Description of the task »
Copy the lines below verbatim, starting at the line that contains "How far away is" and stopping after the last of the lines.

**** Dataset excerpts ****

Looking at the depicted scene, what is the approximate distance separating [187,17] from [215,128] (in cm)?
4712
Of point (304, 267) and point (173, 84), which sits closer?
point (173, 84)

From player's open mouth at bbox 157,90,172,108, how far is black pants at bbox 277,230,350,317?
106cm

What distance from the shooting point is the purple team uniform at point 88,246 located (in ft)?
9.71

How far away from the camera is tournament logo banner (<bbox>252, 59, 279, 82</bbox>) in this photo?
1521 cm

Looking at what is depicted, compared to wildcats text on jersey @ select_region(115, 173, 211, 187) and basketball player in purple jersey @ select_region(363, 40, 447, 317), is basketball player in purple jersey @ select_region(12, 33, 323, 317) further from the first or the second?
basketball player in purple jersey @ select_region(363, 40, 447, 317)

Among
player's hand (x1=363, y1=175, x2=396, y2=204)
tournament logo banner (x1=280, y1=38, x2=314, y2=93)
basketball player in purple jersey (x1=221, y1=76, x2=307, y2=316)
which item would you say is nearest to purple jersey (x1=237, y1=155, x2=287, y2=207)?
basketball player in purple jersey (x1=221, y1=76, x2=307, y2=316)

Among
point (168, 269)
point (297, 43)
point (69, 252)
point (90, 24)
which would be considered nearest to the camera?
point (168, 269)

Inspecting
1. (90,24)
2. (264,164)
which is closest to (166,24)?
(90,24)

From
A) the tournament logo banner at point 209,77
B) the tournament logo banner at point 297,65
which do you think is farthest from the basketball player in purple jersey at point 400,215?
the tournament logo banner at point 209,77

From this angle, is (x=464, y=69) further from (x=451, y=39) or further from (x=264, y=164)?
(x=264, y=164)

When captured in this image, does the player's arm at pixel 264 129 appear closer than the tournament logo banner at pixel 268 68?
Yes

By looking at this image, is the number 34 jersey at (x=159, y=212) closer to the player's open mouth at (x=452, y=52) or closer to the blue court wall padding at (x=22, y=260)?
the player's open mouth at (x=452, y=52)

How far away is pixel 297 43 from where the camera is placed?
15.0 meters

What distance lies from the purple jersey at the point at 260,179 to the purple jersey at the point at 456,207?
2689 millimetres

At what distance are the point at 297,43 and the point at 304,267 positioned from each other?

****

Result for this task »
How far away is pixel 297 43 from where the camera is placed?
15.0 meters

What distance lies from the purple jersey at the point at 260,179 to the purple jersey at the point at 456,207?
2689 millimetres

At what distance are the point at 297,43 and the point at 304,267 positioned from each other?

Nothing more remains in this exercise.